Fresh Heirloom Tomato Sauce

  This is more of a concept than a precise recipe and maybe that’s why it appeals to me so much.

It is everything that a slowly simmered classic Italian tomato sauce isn’t. It is easy, extremely fast to prepare and incredibly satisfying to eat. Whenever the tomato harvest (more of an avalanche, actually) is in full swing I make this sauce and freeze it in gallon sized ziploc bags. I use the dented tomatoes, the ones with blemishes and soft spots that cause the tomato to rot overnight and anything that can’t be sold at Fiddlehead. This year due to weather problems and the late season blight I have more damaged fruit than anything else. Many of the tomatoes are misshapen and to be honest, a bit on the ugly side. If it weren’t for this fresh tomato sauce recipe the majority of what I grew this year would have gone to waste.

This recipe is almost too easy to believe. It requires no culinary skill, few ingredients and little time.
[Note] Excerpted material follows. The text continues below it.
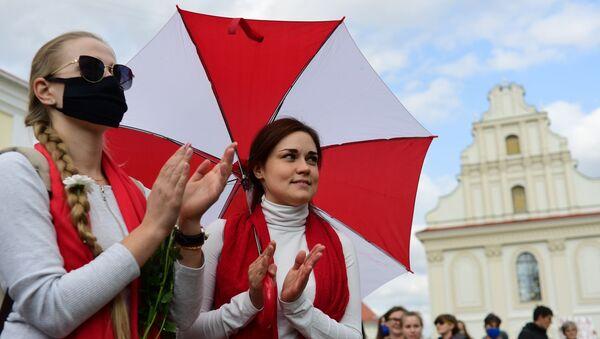 """Foto: Účastnice nepovoleného """"ženského pochodu"""" v Minsku - Sputnik Česká republika"""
From start to finish all you’ll need is about fifteen minutes.

Get out your largest skillet, a cutting board and a serrated knife.

Cut out the blemishs, cores and rotten spots from the tomatoes and cut into chunks. I like to use a mixture of every variety of tomato including the low acid yellow ones. Heat the dry pan over a high heat and cover the bottom with a layer of extra virgin olive oil. Toss in the tomatoes and immediately work them in the pan with a wooden spoon or spatula. There is no need for garlic, minced onions, green pepper or anything else. Trust me on this.

With the tomatoes on the heat chop a ridiculous amount of fresh flat leaf parsley, fresh basil, fresh oregano and some thyme or winter savory if you have some handy. I’m talking a ton of fresh herbs- a few  full handfuls per batch.

Add some good salt (Maldon, fleur de sel or kosher salt ) add a liberal amount of fresh ground pepper and a dollop of tomato paste (I prefer sundried paste in a tube).

With the heat at full tilt stir periodically with the wooden spoon. Keep the whole thing at a fast simmer while the tomatoes break down and turn to liquid.

Resist the temptation to fuss with it like the stereotypical Italian grandmother. You’ll have a great, fresh tasting sauce that isn’t bitter or acidy in ten minutes or less. Depending on the tomatoes you use it will probably be a light orange color.

Every time I make this sauce I still can’t believe how easy and good it is.

Some variations to consider: red pepper flakes, capers and oil-cured olives.

Once you try this method I doubt you’ll ever make a tomato sauce the old way again.


Baked Figs:

Take fresh soft figs (either Mission or Rainbow) and slice in half vertically from the stem end. Place a dollop of soft goat cheese and toasted pine nuts on the cut side of the fig and wrap with a piece of proscuitto. Put on a baking sheet and warm in the oven for five or so minutes.

We had this the other night with Humboldt Fog as the cheese. Fantastic!